I think that’s why Dad couldn’t spot it, her rotten inner core. He’s too unassuming, too blithe and breezy. So blithe and breezy that he couldn’t finish what he started that night all those months ago on the riverbank. The evening I followed him, a shadow darting in and out of the shrubbery, a ghost in the night.

He saw Mum with Phillip Kennedy, saw them argue, saw the push Kennedy gave her and then watched as he walked away. Mum wasn’t injured. No bruises, no bleeding, no broken bones. Only her pride was damaged as she picked herself up off the floor and tried to regain some of her dignity.

I wanted him to do it at that point: to end her life there and then. Is that a terrible admission? I wanted Dad to kill her. It needed to stop – her behaviour, the way she humiliated him, dragging his reputation through the dirt. I visualised him placing his hands around her neck and squeezing tight until her body became floppy and lifeless.

Except he didn’t. He moved, caused a rustling sound.

She turned, saw him, narrowed her eyes in disgust, called him a name. Something vicious, something demeaning. And then she spat at him. So he hit her across the face.
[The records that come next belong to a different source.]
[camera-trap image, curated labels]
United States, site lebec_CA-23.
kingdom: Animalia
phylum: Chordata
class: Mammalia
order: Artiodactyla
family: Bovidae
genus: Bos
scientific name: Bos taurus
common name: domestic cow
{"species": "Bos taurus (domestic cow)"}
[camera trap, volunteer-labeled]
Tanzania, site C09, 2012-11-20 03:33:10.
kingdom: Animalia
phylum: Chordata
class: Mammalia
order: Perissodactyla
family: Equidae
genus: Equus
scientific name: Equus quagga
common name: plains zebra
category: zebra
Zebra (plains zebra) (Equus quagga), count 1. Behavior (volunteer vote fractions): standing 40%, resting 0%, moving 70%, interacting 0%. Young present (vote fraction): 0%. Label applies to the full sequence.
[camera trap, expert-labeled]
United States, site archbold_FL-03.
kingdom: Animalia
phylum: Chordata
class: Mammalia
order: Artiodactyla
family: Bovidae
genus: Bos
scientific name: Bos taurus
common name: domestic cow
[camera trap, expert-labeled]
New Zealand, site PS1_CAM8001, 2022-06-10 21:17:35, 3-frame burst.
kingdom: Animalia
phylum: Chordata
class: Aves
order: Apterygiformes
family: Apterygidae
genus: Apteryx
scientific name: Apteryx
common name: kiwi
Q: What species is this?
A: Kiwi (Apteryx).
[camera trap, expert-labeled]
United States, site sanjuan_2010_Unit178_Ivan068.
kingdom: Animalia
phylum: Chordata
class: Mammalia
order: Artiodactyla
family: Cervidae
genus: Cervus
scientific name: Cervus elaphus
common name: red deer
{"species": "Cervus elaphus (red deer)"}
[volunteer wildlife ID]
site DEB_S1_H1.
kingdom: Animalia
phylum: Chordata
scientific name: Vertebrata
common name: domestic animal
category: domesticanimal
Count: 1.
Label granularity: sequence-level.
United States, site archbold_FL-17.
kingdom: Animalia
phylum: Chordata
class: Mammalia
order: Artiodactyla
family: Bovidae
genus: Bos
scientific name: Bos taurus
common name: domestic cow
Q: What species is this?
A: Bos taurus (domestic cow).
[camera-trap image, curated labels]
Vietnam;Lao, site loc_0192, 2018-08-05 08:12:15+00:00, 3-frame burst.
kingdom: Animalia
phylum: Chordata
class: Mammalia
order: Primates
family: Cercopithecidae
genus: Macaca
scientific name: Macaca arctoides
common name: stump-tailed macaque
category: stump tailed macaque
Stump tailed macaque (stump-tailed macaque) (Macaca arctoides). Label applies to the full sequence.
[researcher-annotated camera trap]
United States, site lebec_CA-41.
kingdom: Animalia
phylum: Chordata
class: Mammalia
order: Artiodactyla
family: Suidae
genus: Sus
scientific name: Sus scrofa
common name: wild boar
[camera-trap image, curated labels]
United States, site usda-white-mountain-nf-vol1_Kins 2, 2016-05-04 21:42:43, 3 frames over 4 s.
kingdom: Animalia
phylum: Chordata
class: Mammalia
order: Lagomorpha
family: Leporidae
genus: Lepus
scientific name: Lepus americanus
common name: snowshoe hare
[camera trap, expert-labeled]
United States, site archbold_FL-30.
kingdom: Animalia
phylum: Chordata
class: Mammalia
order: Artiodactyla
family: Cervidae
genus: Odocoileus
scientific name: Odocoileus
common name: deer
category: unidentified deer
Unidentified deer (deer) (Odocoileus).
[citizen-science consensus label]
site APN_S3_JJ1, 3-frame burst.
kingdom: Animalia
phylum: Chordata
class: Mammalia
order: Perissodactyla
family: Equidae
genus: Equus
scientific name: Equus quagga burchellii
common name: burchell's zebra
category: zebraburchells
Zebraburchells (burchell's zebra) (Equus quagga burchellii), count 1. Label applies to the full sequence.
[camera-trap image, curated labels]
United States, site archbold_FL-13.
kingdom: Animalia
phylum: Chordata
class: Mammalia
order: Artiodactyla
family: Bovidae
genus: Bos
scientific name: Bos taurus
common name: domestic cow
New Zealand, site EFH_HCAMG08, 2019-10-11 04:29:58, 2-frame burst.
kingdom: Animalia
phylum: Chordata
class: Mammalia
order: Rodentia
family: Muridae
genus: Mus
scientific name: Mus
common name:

She staggered, eyes wide, and fell back into a tree, her head smacking against the trunk before sliding to the ground in a heap.

He fled. I knew he would. Fear and guilt sent him running in the opposite direction. But not me. We are very different, Dad and I. I stepped closer, obscured by the dense foliage, was able to see that she wasn’t dead, her breathing gaining in momentum, growing stronger with every passing second. Her ability to resist would soon reveal itself as her strength returned. I did it quickly. Cleanly. The heavy branch was short and squat, more of a log, its end smooth and substantial. I held it tightly, swung it, catching her on the side of her face and then once more on the top of her head. Just to be sure. I heard the crack, saw the life drain out of her, and waited. No rising of her chest. No breathing. It was over as quickly as it began.

I’d like to say I was upset, nervous, sickened by my actions. Except it would be a lie. I wasn’t anything. That’s how I know Jade and I more alike than we care to mention.

With my foot, I rolled her down the bank, kicked the leaves over her body and left, throwing the log into the river, watching as it got carried away by the current before disappearing altogether. And the rest, as they say, is history.

My letter to Phillip Kennedy will serve as my defence should anything ever crop up in the future, should any prying eyes who saw me that night suddenly decide to speak up. Why would I write to him if I thought he was innocent? He’s as good as guilty. He was there that night. He started this whole thing. I may have killed her but he set the whole thing in motion. He’s in the right place. I feel no guilt. All I feel is relief.